Exercise prompt:
Please rewrite all the items below with "painted wall mural" changed to "wall painting" and everything else unchanged. Leave out the pictures.
□ □ □ □ □ □ □
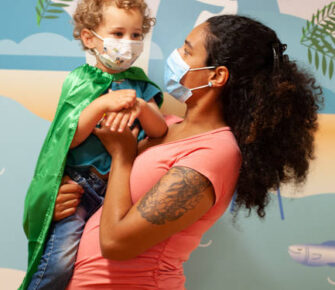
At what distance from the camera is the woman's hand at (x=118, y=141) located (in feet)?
4.90

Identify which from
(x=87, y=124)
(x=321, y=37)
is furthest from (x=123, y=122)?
(x=321, y=37)

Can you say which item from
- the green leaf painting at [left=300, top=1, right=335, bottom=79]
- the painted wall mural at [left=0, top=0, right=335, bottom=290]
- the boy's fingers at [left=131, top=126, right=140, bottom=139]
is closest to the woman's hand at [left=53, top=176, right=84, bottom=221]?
the boy's fingers at [left=131, top=126, right=140, bottom=139]

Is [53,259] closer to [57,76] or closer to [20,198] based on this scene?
[20,198]

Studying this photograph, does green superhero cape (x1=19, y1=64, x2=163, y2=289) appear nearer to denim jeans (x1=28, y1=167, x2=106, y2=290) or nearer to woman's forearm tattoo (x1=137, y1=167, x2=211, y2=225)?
denim jeans (x1=28, y1=167, x2=106, y2=290)

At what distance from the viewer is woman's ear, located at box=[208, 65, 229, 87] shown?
148 centimetres

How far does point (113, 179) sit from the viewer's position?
1419mm

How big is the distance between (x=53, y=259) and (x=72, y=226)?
13cm

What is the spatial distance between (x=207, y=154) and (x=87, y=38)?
0.76 meters

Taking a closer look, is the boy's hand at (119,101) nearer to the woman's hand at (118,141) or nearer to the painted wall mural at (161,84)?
the woman's hand at (118,141)

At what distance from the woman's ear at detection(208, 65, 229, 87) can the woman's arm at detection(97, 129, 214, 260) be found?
1.19 ft

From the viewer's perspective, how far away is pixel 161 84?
1.94 m

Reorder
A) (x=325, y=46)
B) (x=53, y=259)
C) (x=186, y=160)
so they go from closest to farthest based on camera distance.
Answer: (x=186, y=160) < (x=53, y=259) < (x=325, y=46)

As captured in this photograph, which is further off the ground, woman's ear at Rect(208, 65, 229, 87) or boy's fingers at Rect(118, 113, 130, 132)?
woman's ear at Rect(208, 65, 229, 87)

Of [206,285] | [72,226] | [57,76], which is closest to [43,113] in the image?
[57,76]
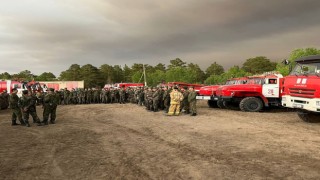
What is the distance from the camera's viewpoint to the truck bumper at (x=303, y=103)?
402 inches

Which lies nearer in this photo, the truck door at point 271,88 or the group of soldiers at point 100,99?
the group of soldiers at point 100,99

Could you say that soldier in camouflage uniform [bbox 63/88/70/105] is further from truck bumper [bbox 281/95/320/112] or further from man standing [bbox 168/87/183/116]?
truck bumper [bbox 281/95/320/112]

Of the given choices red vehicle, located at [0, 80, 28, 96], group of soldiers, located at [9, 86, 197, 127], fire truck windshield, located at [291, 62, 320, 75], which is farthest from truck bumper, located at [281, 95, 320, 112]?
red vehicle, located at [0, 80, 28, 96]

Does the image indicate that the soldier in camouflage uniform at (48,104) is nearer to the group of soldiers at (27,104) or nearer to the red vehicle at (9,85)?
□ □ □ □ □ □ □
Answer to the exercise:
At what distance from the camera is the woman's hand at (x=118, y=141) located (in feet)?
4.90

Identify which from
(x=87, y=124)
(x=321, y=37)
is furthest from (x=123, y=122)?
(x=321, y=37)

Can you say which item from
- the green leaf painting at [left=300, top=1, right=335, bottom=79]
- the wall painting at [left=0, top=0, right=335, bottom=290]
- the boy's fingers at [left=131, top=126, right=140, bottom=139]
is closest to the woman's hand at [left=53, top=176, right=84, bottom=221]?
the boy's fingers at [left=131, top=126, right=140, bottom=139]

Is [53,259] closer to [57,76] or closer to [20,198] based on this scene?
[20,198]

Studying this photograph, does green superhero cape (x1=19, y1=64, x2=163, y2=289) appear nearer to denim jeans (x1=28, y1=167, x2=106, y2=290) or nearer to woman's forearm tattoo (x1=137, y1=167, x2=211, y2=225)?
denim jeans (x1=28, y1=167, x2=106, y2=290)

At what distance from the viewer is woman's ear, located at box=[208, 65, 229, 87] shown?
148 centimetres

How far does point (113, 179) sit from the viewer's position?
1419mm

How big is the distance between (x=53, y=259) and (x=72, y=226)?
13cm

What is the spatial distance between (x=207, y=154) and (x=87, y=38)?
0.76 meters

Taking a closer look, is the boy's hand at (119,101) nearer to the woman's hand at (118,141) or nearer to the wall painting at (161,84)?
the woman's hand at (118,141)

At what distance from the woman's ear at detection(208, 65, 229, 87) can the woman's arm at detection(97, 129, 214, 260) be found?
1.19 ft

From the viewer's perspective, how far away is pixel 161 84?
1.94 m

Reorder
A) (x=325, y=46)
B) (x=53, y=259)
C) (x=186, y=160)
so they go from closest to farthest based on camera distance.
Answer: (x=186, y=160) < (x=53, y=259) < (x=325, y=46)

As captured in this photograph, which is further off the ground, woman's ear at Rect(208, 65, 229, 87) or boy's fingers at Rect(118, 113, 130, 132)?
woman's ear at Rect(208, 65, 229, 87)

Of [206,285] | [72,226] | [57,76], which is closest to [43,113] in the image?
[57,76]
What is the distance from the camera's viewpoint to the truck bumper at (x=303, y=103)?
402 inches

Which lies nearer in this photo, the truck door at point 271,88 or the group of soldiers at point 100,99?
the group of soldiers at point 100,99

Could you say that soldier in camouflage uniform [bbox 63/88/70/105] is further from truck bumper [bbox 281/95/320/112] or further from man standing [bbox 168/87/183/116]?
truck bumper [bbox 281/95/320/112]

Of the given choices red vehicle, located at [0, 80, 28, 96], group of soldiers, located at [9, 86, 197, 127], fire truck windshield, located at [291, 62, 320, 75], which is farthest from truck bumper, located at [281, 95, 320, 112]?
red vehicle, located at [0, 80, 28, 96]

Does the image indicate that the soldier in camouflage uniform at (48,104) is nearer to the group of soldiers at (27,104) or nearer to the red vehicle at (9,85)?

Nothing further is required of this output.